#### To do
Word for word, repeat the entries, minus the pictures.

#### Material for this exercise
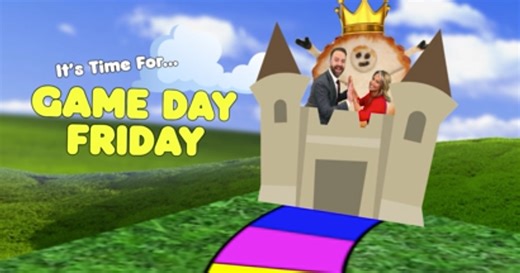 Fun Game Friday on November 14, 2025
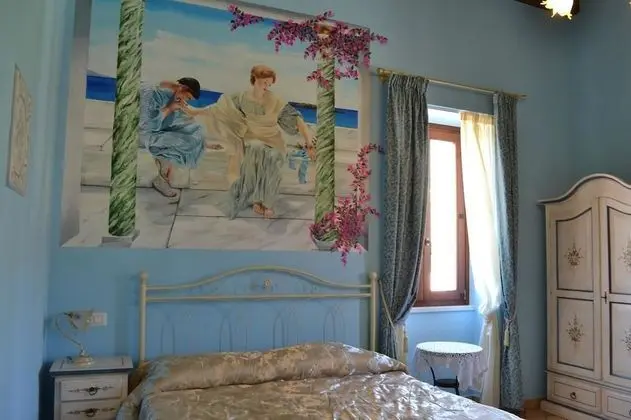 Agriturismo La Palazza - Oda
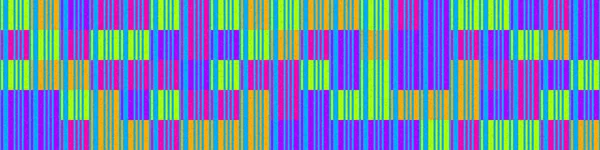 Abstrakte Geometrische Mustervektorabbildung — Stockvektor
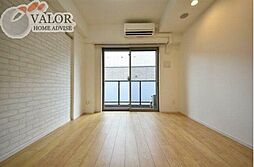 ハーモニーレジデンス武蔵小杉 323 3階1Kのリビング/ダイニング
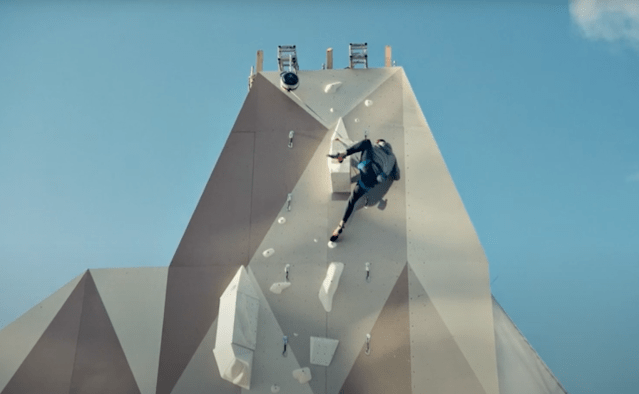 Climbing wall thumbnail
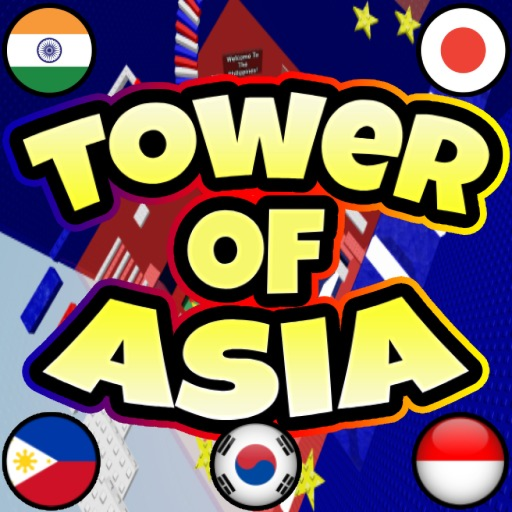 Tower of Asia🌏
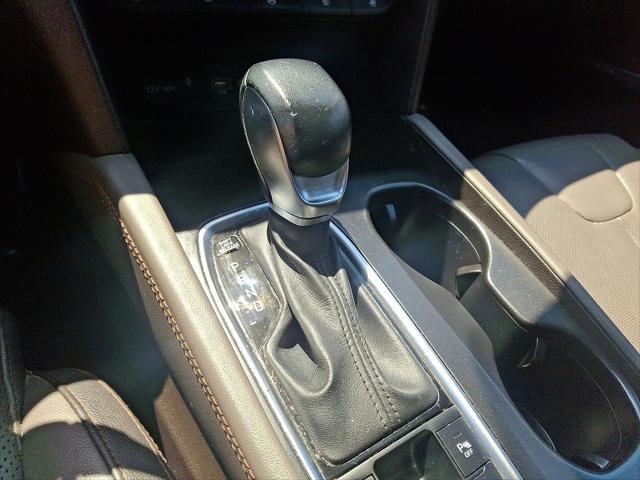 used 2020 Hyundai Santa Fe car, priced at $17,999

#### Written solution
 Fun Game Friday on November 14, 2025
 Agriturismo La Palazza - Oda
 Abstrakte Geometrische Mustervektorabbildung — Stockvektor
 ハーモニーレジデンス武蔵小杉 323 3階1Kのリビング/ダイニング
 Climbing wall thumbnail
 Tower of Asia🌏
 used 2020 Hyundai Santa Fe car, priced at $17,999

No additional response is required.